Do we need a “Senior Lives Matter Movement” for full reopening of El Paso’s Senior Citizen Centers?

At the El Paso City Council meeting on June 22, 2021 Mayor Oscar Leeser asked city staff to come up with a plan on the reopening of the senior centers.

Instead of coming up with a plan, two city representatives submitted an Opinion Editorial which was published in the El Paso Times on June 27th titled “City to open the senior centers in phases.” In the article, city representatives presented a limited plan concerning the reopening of the senior centers.

The city’s fiscal year ends on August 31, 2021.  If the current budget remains tight, what is the city’s plan for full reopening on September 1, 2021 within the new fiscal year?

Perhaps the city representatives felt that their opinion editorial would circumvent the creation of a real plan with specific dates and deliverables?  If the reopening of the seniors centers would have impacted the two city representatives would they have opted for the opinion editorial?

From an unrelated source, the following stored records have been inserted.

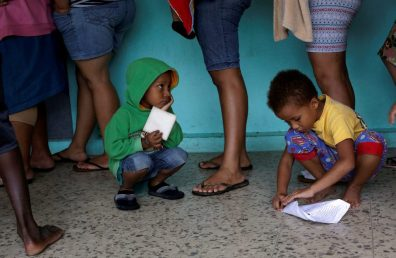 Two children play while their parents line up for clothes at school used as a shelter as storm Otto approaches in Guapiles, Costa Rica November 23, 2016. REUTERS/ Juan Carlos Ulate - RTST0Y6
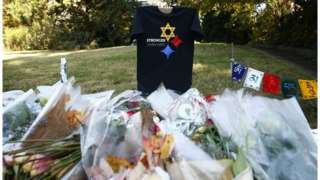 "A ""Stronger Than Hate"" t-shirt, messages, and flowers are left near the Tree of Life synagogue three days after a mass shooting in Pittsburgh, Pennsylvania"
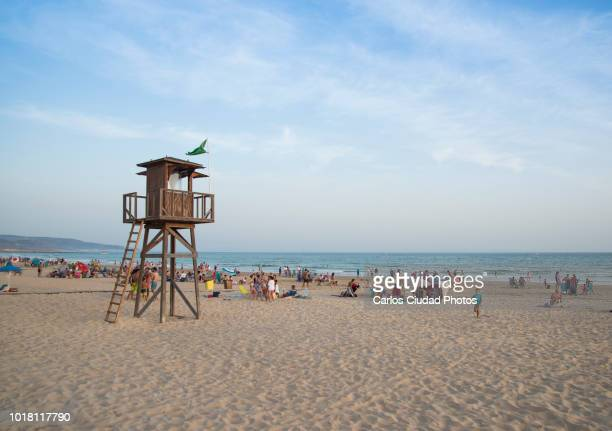 beach of barbate (cadiz, spain) in a clear day of summer - strandwächterhaus stock-fotos und bilder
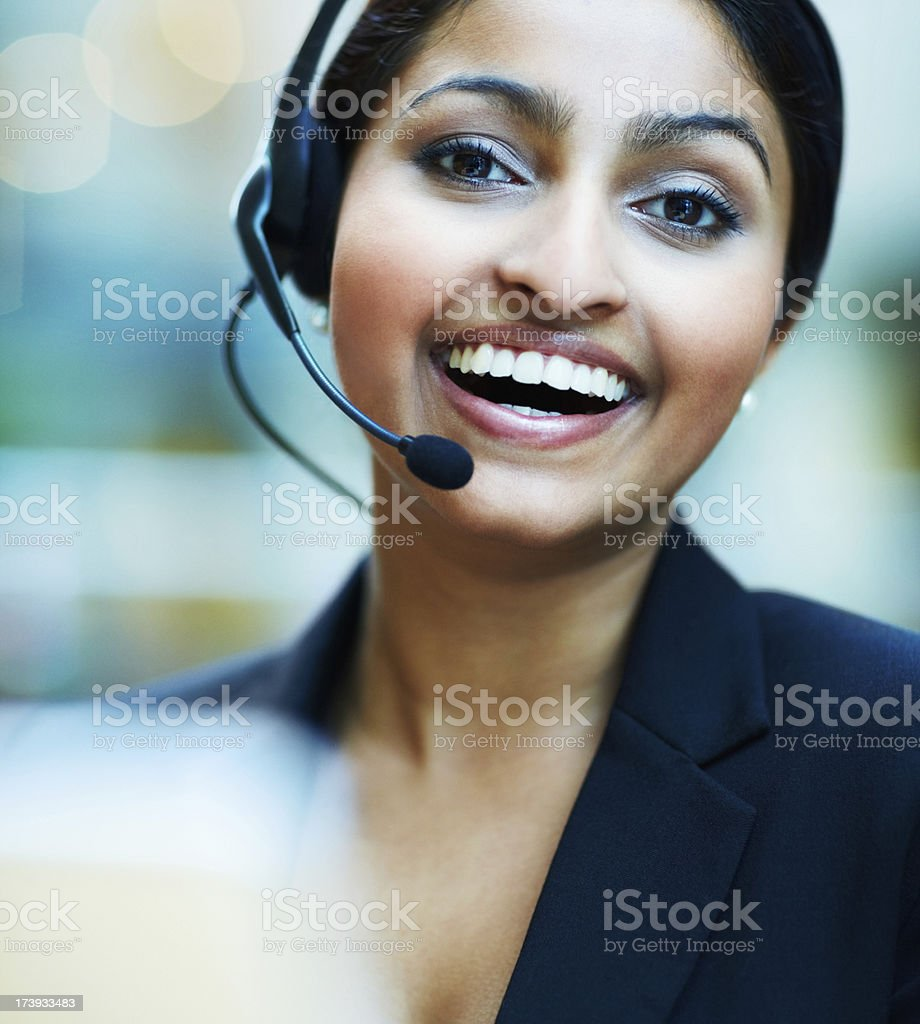 Happy and cheerful business woman using headset royalty-free stock photo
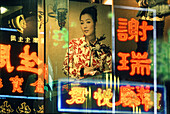 Kowloon by night reflections in shop window, , Hongkong, China
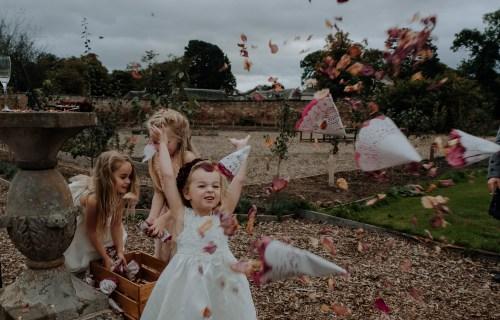 Christine McNally Photograhy 1 - Confetti flower girl playful photography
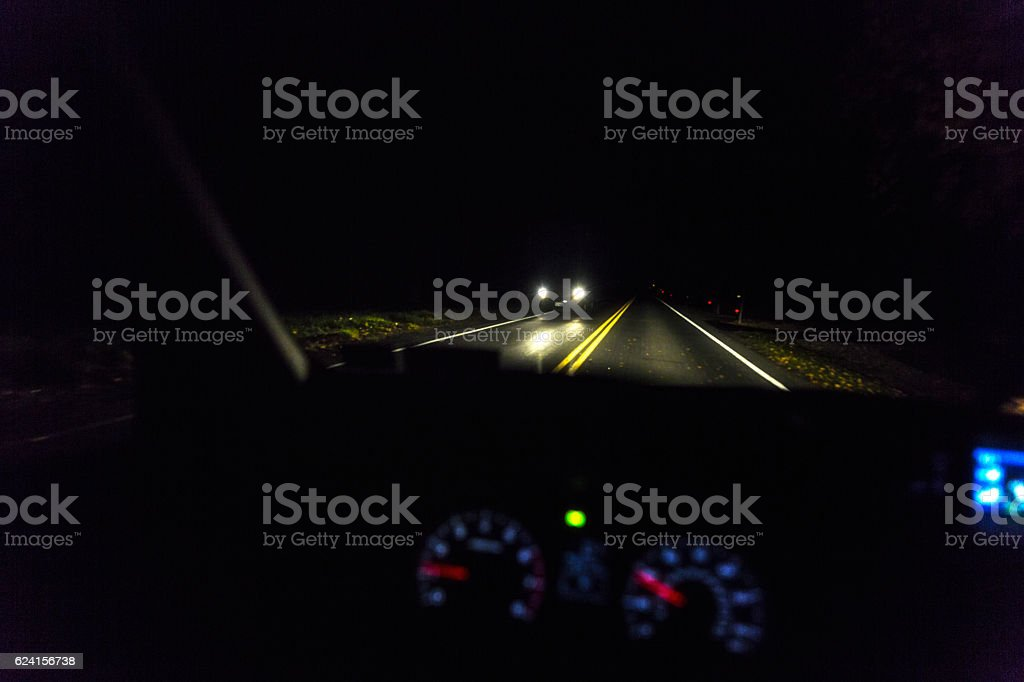 Rural Highway Night Time Approaching Vehicle Headlights stock photo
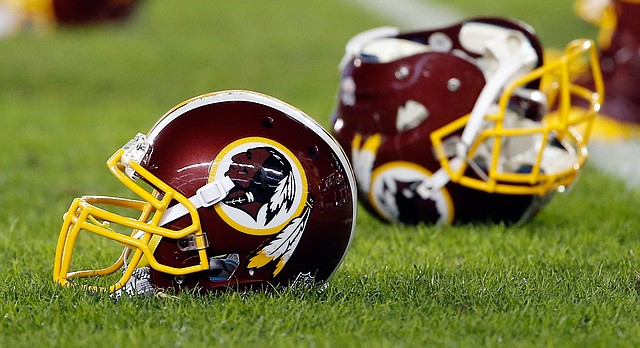 FILE - In this Dec. 26, 2015, file photo, a Washington Redskins helmet sits on the field as players warm-up before an NFL football game against the Philadelphia Eagles in Philadelphia. (AP Photo/Matt Rourke, File)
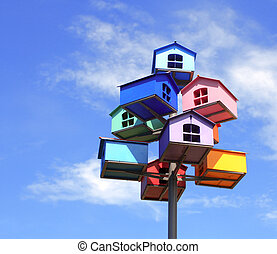 Colorful nesting boxes on blue sky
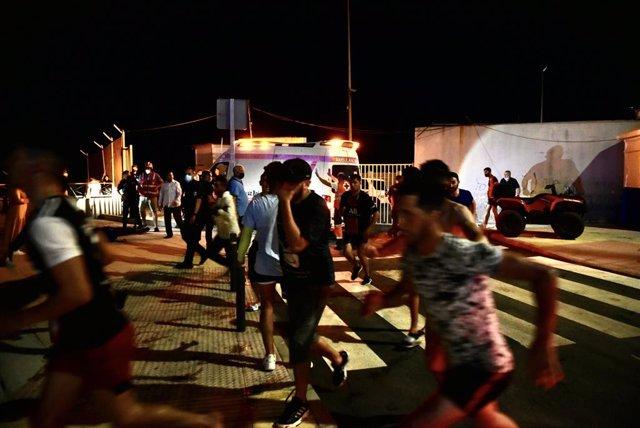 Un grup de migrants arriba a la platja del Tarajal, a Ceuta.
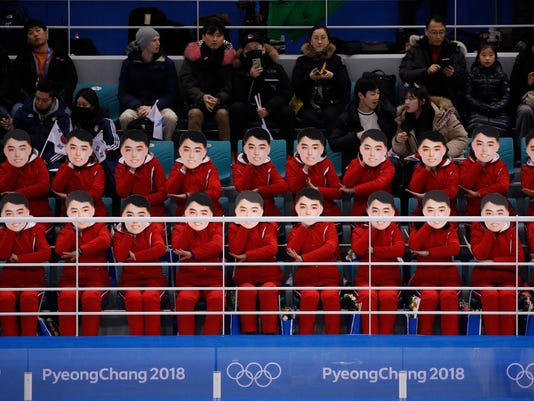 FILE - In this Feb. 10, 2018 file photo, North Korean supporters hold up masks of a handsome young man as they cheer before the preliminary round of the women's hockey game between Switzerland and the combined Koreas at the 2018 Winter Olympics in Gangneung, South Korea. To pour on the charm at the Pyeongchang Olympics, North Korea has turned to ball-gown clad singers, pompom-waving cheerleaders and two of its most influential women -  and the media, the South Korean public and the Olympic audience worldwide seem be to thoroughly enjoy the spectacle. (AP Photo/Jae C. Hong, File)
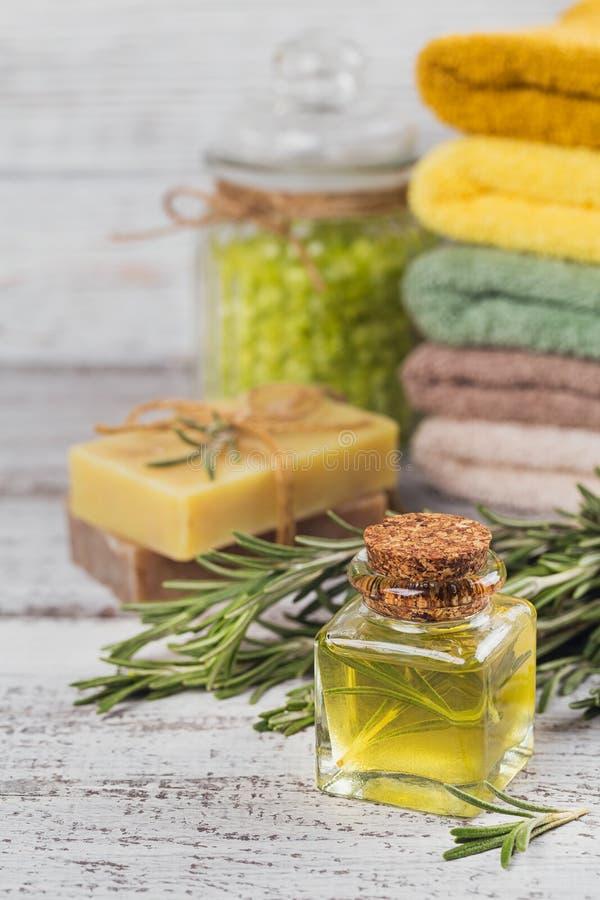 Φυσικό καλλυντικό πετρέλαιο και φυσικό χειροποίητο σαπούνι με το δεντρολίβανο επάνω στοκ φωτογραφία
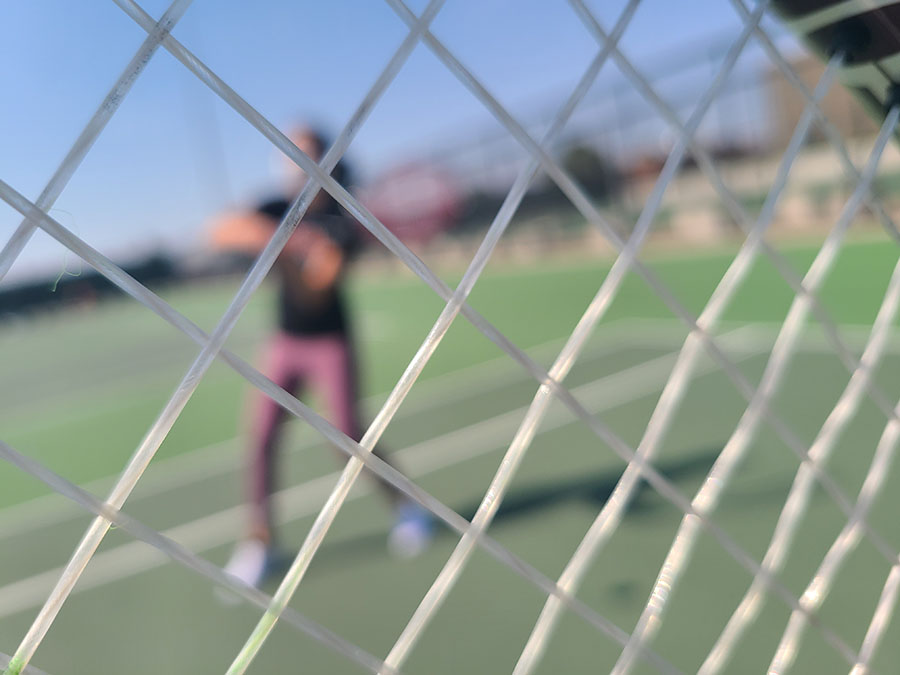 SEEING THROUGH STRINGS  Through the perspective of a tennis racket, Delmira Jara '24 stands in a ready position to volley a soaring tennis ball as it arcs through the sky.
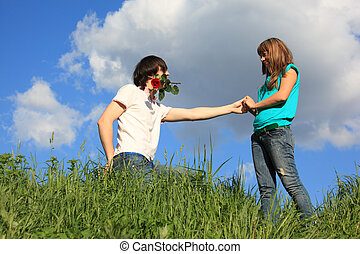 guy with rose in mouth and girl in grass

The opinion editorial highlights what has plagued the City of El Paso since the closing of the senior centers in March 2020—lack of transparency and communication for a senior population facing various other issues, among them, the digital divide.  The city could have easily communicated with seniors, over the course of the year, but they failed to do so.

Rosemary Neil, who like many other El Pasoans, is following the issue of the reopening of the senior centers, asked “If the current budget remains tight, what is the city’s plan for full reopening on September 1, 2021 with a new fiscal year?” That’s a very good question and hopefully, that question can be answered soon and hopefully not as part of another opinion editorial.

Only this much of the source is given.